Required work: According to the abstract on amiodarone pulmonary toxicity, what element did energy dispersive X-ray analysis find in the lysosomal multilamellar bodies of macrophages?

Selected text:

################

Amiodarone pulmonary toxicity: clinical and subclinical features.

In a prospective study of lung function of 34 patients taking amiodarone, 24 showed no functional changes but 10 developed a sustained fall in CO transfer factor (TLCO) exceeding 15 per cent. These patients had on average received a higher dose of drug in the first three months of treatment. Seven showed no clinical or radiographic changes and TLCO improved with reduction in drug dose. The other three patients developed florid clinical and radiographic features of amiodarone pulmonary toxicity. All three had impaired TLCO before receiving amiodarone. During the course of the prospective study amiodarone pulmonary toxicity was diagnosed in four other patients. Lung tissue was examined in five of the seven patients with clinical toxicity and showed alveolar wall thickening, exudation and interstitial and intra-alveolar fibrosis with prominent 'foamy' macrophages. Electron microscopy of macrophages showed numerous lysosomal multilamellar bodies, which were demonstrated by energy dispersive X-ray analysis to contain iodine, a constituent of the amiodarone molecule. Two of the patients with clinical toxicity died of respiratory failure; the other five showed gradual improvement on withdrawal of the drug and treatment with corticosteroids. Subsequent withdrawal of steroids was associated with clinical and/or functional deterioration in five patients. A separate autopsy study of the lungs of eight patients dying during treatment with amiodarone, but without clinically-recognised toxicity, showed that an alveolitis had been present in two and prominent 'foamy' macrophages were seen in the lungs of six patients. We conclude that clinical and subclinical effects of amiodarone on the lung are common. The clinical syndrome may be easily misdiagnosed as pulmonary oedema. Subclinical changes in lung function are usually reversible, but whether they herald clinical toxicity if treatment is continued without modification is not established. The presence of 'foamy' macrophages may simply reflect exposure to the drug rather than clinically-important toxicity.

################

The data:
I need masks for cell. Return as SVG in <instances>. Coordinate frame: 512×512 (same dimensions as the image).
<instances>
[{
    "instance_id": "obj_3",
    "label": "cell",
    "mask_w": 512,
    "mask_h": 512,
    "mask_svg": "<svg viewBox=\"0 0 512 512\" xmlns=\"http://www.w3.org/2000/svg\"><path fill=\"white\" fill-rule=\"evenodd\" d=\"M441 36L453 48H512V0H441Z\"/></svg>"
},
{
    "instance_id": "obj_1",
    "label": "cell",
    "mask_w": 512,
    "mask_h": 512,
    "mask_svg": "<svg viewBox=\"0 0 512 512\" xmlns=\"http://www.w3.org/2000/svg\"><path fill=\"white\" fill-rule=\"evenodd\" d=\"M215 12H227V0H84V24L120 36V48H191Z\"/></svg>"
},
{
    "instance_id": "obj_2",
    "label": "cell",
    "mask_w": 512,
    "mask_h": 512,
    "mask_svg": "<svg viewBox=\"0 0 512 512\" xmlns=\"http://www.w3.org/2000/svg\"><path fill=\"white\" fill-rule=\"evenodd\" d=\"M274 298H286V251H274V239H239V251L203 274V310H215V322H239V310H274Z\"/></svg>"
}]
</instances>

################

Response to the exercise: Iodine, a constituent of the amiodarone molecule.